Konkurrenz und Angst
Wenn wir einen psychologischen Blick auf das Geschehen werfen und die ökonomischen Fachdiskussion aus Distanz ansehen, fällt auf, wie viel Angst in diesem Thema steckt. Es beginnt mit der Einschüchterung jeder Kritik am neuen Glauben durch die Drohung von Arbeitsplatzverlust oder notwendig zu erwartender Schliessung der Produktionsstätte. Was zunächst als Ansporn für mehr Leistung und Effizienz (mehr Produkt in derselben Zeit und bei demselben Lohn) gut brauchbar schien, ist offenbar aus dem Ruder der bewussten Steuerung geraten. Hinter dem bewussten Schüren von Konkurrenz, steht der Glaubenssatz, dass das Ausspielen von Menschen, diese zu höherer Leistung antreibe. Diese Vorstellung steht auch dem Glauben Pate, Schulnoten hätten grundsätzlich eine lernfördernde Wirkung.
Was ist daran wahr? Tatsächlich schürt Konkurrenz die Angst, der andere könnte besser sein und deshalb meinen Platz einnehmen wollen. Konkurrenz lebt ebenso von der Angst vor dem Mitmenschen wie der Krieg. Diese Angst vor dem Mitmenschen wurde immer schon ausgebeutet. In der Kriegsrhetorik kann durch sie die Kampfbereitschaft eines Volkes erreicht werden. Angstgetrieben lassen sich Menschen zu vielen Taten lenken. Wirtschaftsstatistiker werden mir auch die Wahrheit des Glaubens vorhalten., weil sie durch den Erfolg bestätigt sei: Die Effizienzsteigerung der Wirtschaft ist in den letzten Jahren tatsächlich erstaunlich; ein voller Erfolg! Ja, wenn wir die menschlichen Kosten nicht miteinbeziehen, dann schon.
Was ist das aber für eine Gesellschaft und für ein Leben, das hauptsächlich durch angstmotivierte Leistungen aufrechterhalten wird. Und wie lange wird eine Bevölkerung den Angstdruck durchhalten. Andauernde Angst laugt aus und greift - zusammen mit dem Ausplündern der menschlichen Kraftreserven - die Gesundheit an. Dass die Gesundheitskosten steigen, muss endlich auch einmal in Beziehung zur Steigerung der Produktivität jedes einzelnen Arbeitnehmers gebracht werden.

===

_Arbeitsauftrag_
Erklären Sie in ein bis drei Sätzen, warum Wirtschaftsstatistiker dem Textauszug über Konkurrenz und Angst zufolge die Wahrheit des Glaubens an Konkurrenz vorhalten würden. Die Daten spielen hierfür keine Rolle.

_Daten_
===

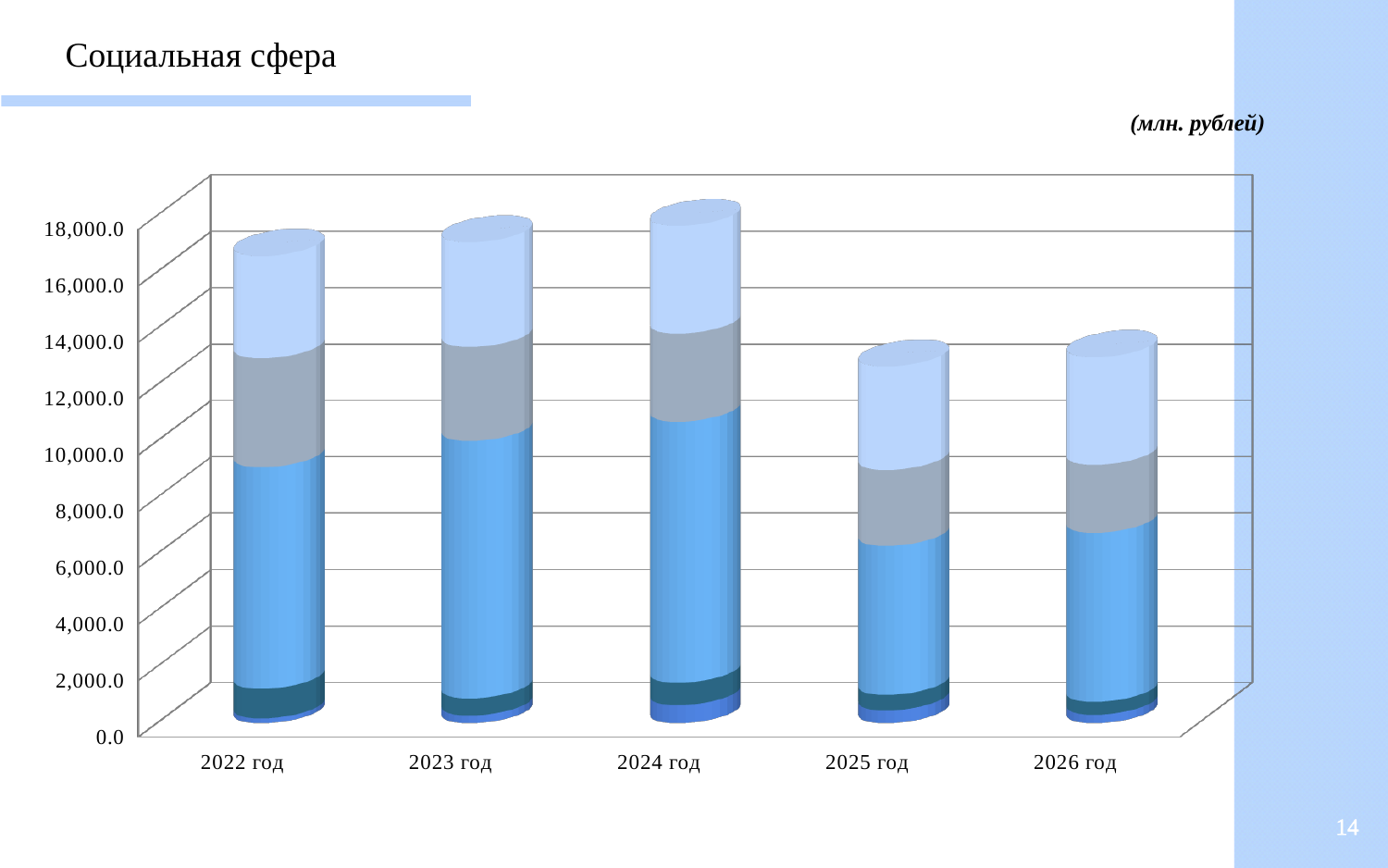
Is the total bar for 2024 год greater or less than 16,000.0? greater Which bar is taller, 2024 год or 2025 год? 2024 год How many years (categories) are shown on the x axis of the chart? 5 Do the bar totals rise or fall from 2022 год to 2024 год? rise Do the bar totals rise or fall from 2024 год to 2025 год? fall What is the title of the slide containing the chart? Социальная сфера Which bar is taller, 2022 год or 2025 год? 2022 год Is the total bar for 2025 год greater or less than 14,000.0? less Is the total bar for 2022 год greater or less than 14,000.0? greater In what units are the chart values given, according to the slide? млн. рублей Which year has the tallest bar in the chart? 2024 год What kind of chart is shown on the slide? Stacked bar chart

===

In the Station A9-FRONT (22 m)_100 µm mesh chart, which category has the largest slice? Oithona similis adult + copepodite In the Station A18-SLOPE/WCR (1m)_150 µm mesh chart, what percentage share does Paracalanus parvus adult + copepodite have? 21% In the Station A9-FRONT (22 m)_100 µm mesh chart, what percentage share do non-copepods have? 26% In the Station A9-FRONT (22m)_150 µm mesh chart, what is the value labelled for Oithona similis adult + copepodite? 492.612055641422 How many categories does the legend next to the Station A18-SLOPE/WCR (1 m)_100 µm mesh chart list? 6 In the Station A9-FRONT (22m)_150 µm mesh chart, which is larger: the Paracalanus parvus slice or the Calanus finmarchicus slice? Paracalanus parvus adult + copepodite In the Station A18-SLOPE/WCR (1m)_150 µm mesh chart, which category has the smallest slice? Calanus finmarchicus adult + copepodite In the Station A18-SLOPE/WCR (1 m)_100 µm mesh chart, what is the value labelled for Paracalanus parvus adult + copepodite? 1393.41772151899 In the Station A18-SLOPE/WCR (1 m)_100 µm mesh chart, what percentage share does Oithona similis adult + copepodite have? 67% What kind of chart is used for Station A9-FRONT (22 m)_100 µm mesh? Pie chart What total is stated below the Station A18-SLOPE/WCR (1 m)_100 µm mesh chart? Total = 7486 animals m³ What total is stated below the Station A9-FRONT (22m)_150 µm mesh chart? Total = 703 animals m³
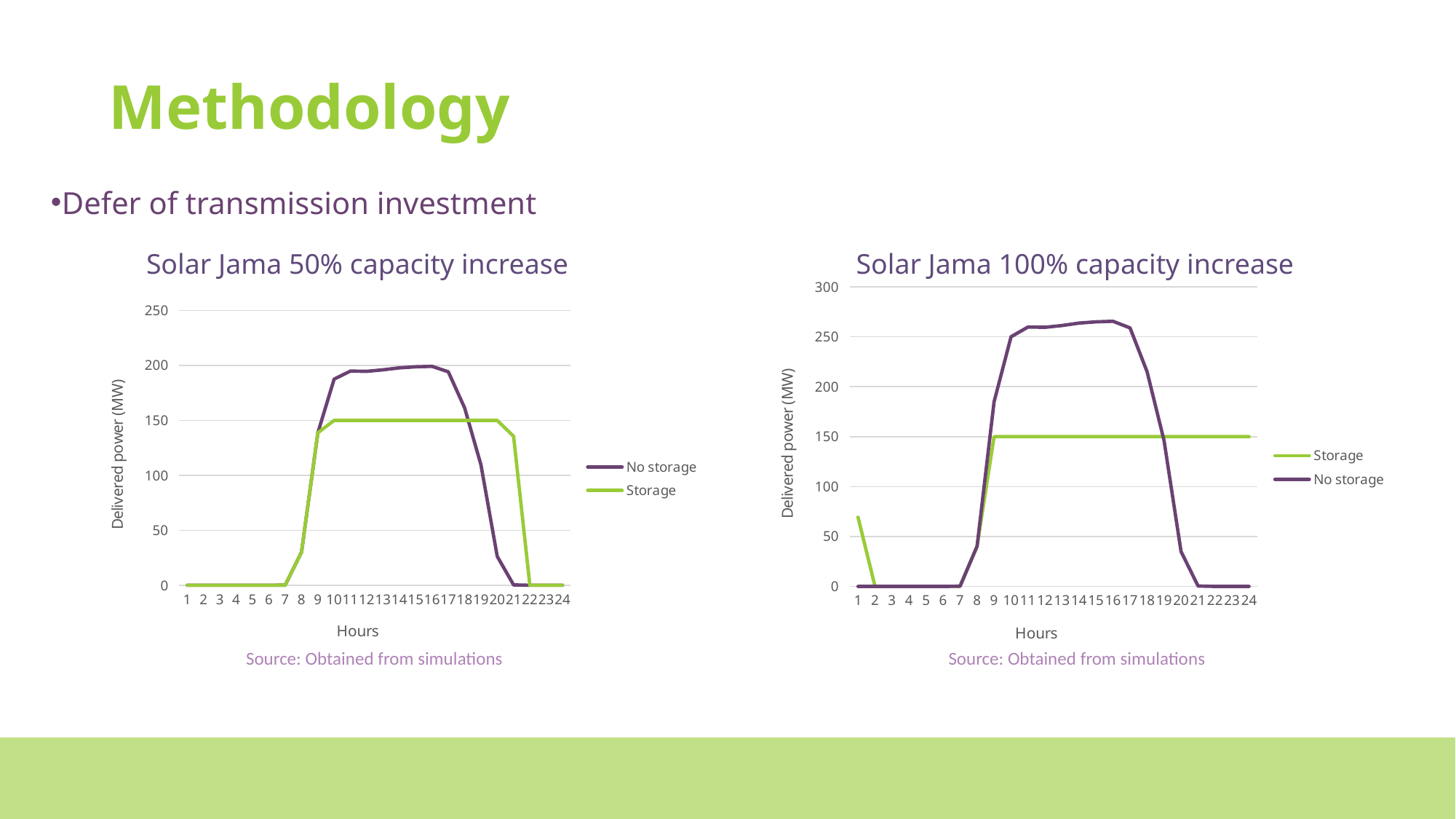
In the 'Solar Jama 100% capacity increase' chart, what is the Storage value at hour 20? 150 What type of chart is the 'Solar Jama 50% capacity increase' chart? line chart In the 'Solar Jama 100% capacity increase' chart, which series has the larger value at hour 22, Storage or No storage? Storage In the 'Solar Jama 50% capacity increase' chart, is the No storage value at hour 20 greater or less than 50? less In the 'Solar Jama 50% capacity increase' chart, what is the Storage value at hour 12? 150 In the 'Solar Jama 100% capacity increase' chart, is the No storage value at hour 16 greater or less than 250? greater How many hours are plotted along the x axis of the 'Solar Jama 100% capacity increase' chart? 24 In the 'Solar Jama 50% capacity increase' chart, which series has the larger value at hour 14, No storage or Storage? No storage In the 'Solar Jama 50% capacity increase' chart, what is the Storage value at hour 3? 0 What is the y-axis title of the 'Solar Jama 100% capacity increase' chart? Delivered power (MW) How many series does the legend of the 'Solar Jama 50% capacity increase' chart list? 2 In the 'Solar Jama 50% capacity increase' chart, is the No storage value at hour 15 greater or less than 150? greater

===

_Ergebnis_
Sie würden den Glauben für bestätigt halten, weil er durch den Erfolg belegt sei. Die Effizienzsteigerung der Wirtschaft sei in den letzten Jahren tatsächlich erstaunlich gewesen. Das gilt laut dem Textauszug aber nur, wenn man die menschlichen Kosten nicht miteinbezieht.